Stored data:
::::

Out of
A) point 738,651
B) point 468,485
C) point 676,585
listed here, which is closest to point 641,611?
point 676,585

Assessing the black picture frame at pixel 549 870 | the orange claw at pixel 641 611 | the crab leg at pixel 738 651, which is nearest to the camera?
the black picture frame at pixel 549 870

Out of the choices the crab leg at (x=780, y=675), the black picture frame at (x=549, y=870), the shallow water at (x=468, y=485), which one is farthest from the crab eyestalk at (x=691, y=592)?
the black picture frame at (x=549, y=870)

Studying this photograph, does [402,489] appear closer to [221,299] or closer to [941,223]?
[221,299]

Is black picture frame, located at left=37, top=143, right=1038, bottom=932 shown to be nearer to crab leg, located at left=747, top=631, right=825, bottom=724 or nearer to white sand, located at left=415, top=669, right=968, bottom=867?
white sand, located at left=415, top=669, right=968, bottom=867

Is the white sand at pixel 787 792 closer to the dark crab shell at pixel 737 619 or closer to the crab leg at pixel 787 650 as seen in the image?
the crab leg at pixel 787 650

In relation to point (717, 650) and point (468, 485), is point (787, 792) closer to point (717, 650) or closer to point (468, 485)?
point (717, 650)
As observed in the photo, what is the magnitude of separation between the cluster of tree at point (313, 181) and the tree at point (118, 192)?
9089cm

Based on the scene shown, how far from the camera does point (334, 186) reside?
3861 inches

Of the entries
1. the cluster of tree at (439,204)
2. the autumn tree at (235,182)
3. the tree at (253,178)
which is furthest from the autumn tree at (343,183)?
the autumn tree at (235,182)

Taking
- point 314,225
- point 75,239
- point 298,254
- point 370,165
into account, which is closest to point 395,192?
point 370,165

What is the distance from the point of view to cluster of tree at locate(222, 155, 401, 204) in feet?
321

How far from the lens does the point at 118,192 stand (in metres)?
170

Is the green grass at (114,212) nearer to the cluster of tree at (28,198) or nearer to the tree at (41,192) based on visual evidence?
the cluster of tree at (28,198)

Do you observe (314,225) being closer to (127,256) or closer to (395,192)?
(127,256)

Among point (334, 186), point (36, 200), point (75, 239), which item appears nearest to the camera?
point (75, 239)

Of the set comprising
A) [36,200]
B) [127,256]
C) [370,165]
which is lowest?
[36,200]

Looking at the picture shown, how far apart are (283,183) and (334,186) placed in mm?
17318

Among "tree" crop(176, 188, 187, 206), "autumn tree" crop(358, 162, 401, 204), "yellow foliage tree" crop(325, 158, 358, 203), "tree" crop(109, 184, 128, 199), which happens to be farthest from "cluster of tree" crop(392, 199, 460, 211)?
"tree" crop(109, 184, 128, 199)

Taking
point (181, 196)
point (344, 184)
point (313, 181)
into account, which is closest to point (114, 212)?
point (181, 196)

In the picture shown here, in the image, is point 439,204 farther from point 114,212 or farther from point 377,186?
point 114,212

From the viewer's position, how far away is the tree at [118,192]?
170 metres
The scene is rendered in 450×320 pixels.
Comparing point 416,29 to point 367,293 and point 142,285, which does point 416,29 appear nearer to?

::::

THE PROBLEM: Copy every one of the entries above verbatim, keeping each line in its original order.

RESPONSE BELOW:
Out of
A) point 738,651
B) point 468,485
C) point 676,585
listed here, which is closest to point 641,611?
point 676,585

Assessing the black picture frame at pixel 549 870 | the orange claw at pixel 641 611 | the crab leg at pixel 738 651, which is nearest to the camera?
the black picture frame at pixel 549 870

Out of the choices the crab leg at (x=780, y=675), the black picture frame at (x=549, y=870), the shallow water at (x=468, y=485), which one is farthest from the crab eyestalk at (x=691, y=592)?
the black picture frame at (x=549, y=870)

Studying this photograph, does [402,489] appear closer to [221,299] or closer to [941,223]?
[221,299]

Is black picture frame, located at left=37, top=143, right=1038, bottom=932 shown to be nearer to crab leg, located at left=747, top=631, right=825, bottom=724 or nearer to white sand, located at left=415, top=669, right=968, bottom=867?
white sand, located at left=415, top=669, right=968, bottom=867

Is the white sand at pixel 787 792 closer to the dark crab shell at pixel 737 619 or closer to the crab leg at pixel 787 650 as seen in the image?
the crab leg at pixel 787 650

In relation to point (717, 650) and point (468, 485), is point (787, 792) closer to point (717, 650) or closer to point (468, 485)?
point (717, 650)
As observed in the photo, what is the magnitude of separation between the cluster of tree at point (313, 181) and the tree at point (118, 192)?
9089cm

Based on the scene shown, how far from the camera does point (334, 186) reside?
3861 inches

Of the entries
1. the cluster of tree at (439,204)
2. the autumn tree at (235,182)
3. the tree at (253,178)
which is furthest from the autumn tree at (343,183)?
the autumn tree at (235,182)

Taking
- point 314,225
- point 75,239
- point 298,254
- point 370,165
into account, which is closest to point 395,192?
point 370,165

What is the distance from the point of view to cluster of tree at locate(222, 155, 401, 204) in feet?
321

How far from the lens does the point at 118,192 stand (in metres)?
170

Is the green grass at (114,212) nearer to the cluster of tree at (28,198) or nearer to the tree at (41,192) based on visual evidence?
the cluster of tree at (28,198)

Do you observe (314,225) being closer to (127,256) or closer to (395,192)?
(127,256)

Among point (334, 186), point (36, 200), point (75, 239), which item appears nearest to the camera?
point (75, 239)

Of the set comprising
A) [36,200]
B) [127,256]
C) [370,165]
which is lowest?
[36,200]

Looking at the picture shown, how far apart are (283,183) and (334,186) placed in mm?
17318

Among "tree" crop(176, 188, 187, 206), "autumn tree" crop(358, 162, 401, 204), "yellow foliage tree" crop(325, 158, 358, 203), "tree" crop(109, 184, 128, 199), which happens to be farthest from "cluster of tree" crop(392, 199, 460, 211)?
"tree" crop(109, 184, 128, 199)

Taking
point (181, 196)
point (344, 184)
point (313, 181)
into account, which is closest to point (114, 212)?
point (181, 196)

In the picture shown here, in the image, is point 439,204 farther from point 114,212 or farther from point 377,186?
point 114,212

From the viewer's position, how far away is the tree at [118,192]?
170 metres
The scene is rendered in 450×320 pixels.
Comparing point 416,29 to point 367,293 and point 142,285, which does point 416,29 appear nearer to?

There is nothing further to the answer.